====== Available data
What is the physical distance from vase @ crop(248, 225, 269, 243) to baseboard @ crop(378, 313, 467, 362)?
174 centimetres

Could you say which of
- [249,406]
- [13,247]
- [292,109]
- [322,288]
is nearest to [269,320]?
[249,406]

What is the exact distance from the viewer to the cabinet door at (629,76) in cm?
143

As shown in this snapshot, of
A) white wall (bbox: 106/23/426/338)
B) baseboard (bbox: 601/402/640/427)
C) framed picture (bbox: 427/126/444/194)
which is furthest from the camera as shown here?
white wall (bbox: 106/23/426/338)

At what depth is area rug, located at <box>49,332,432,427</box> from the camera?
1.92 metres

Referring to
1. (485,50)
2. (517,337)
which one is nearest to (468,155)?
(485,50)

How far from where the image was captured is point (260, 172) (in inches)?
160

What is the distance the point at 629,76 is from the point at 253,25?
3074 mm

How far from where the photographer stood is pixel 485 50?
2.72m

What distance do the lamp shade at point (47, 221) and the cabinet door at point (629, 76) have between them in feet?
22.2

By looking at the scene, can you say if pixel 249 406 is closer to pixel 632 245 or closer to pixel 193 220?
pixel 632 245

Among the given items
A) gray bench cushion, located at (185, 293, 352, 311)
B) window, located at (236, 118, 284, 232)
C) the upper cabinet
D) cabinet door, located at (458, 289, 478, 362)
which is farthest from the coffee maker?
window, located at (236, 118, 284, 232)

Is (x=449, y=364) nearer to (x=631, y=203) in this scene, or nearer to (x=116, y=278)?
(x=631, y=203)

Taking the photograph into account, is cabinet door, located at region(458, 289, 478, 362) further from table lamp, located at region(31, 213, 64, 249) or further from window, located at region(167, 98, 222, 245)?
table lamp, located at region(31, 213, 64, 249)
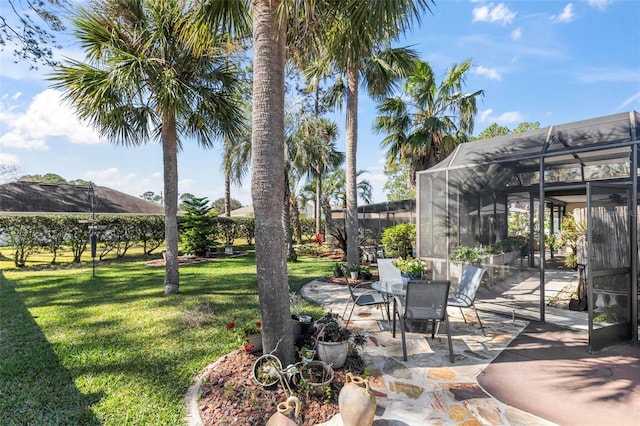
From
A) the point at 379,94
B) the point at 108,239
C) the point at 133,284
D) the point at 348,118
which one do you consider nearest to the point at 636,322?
the point at 348,118

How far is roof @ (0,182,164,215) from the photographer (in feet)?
54.2

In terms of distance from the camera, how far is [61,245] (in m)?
11.6

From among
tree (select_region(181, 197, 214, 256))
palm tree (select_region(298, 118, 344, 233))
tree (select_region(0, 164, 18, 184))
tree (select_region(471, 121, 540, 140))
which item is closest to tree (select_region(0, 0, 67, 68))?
palm tree (select_region(298, 118, 344, 233))

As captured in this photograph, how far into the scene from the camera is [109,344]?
14.3 feet

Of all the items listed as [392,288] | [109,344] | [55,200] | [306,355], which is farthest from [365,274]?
[55,200]

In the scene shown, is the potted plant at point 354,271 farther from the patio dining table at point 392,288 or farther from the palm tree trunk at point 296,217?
the palm tree trunk at point 296,217

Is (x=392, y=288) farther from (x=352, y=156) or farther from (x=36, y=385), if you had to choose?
(x=352, y=156)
============
■ **Short problem**
Starting with the line that contains "How far is roof" and continuing through the end of the items, reproduce those lines with every occurrence of "farther" replaced by "further" and everything else left unchanged.

■ **Exercise response**
How far is roof @ (0,182,164,215) from the photographer (in feet)?
54.2

In terms of distance from the camera, how far is [61,245] (in m)?
11.6

From among
tree (select_region(181, 197, 214, 256))
palm tree (select_region(298, 118, 344, 233))
tree (select_region(0, 164, 18, 184))
tree (select_region(471, 121, 540, 140))
which item is closest to tree (select_region(0, 0, 67, 68))?
palm tree (select_region(298, 118, 344, 233))

As captured in this photograph, how far into the scene from the camera is [109,344]?
14.3 feet

Of all the items listed as [392,288] | [109,344] | [55,200] | [306,355], which is farthest from [365,274]?
[55,200]

In the scene shown, is the potted plant at point 354,271 further from the patio dining table at point 392,288 or further from the palm tree trunk at point 296,217?
the palm tree trunk at point 296,217

Is (x=392, y=288) further from (x=352, y=156) or further from (x=36, y=385), if you had to choose?
(x=352, y=156)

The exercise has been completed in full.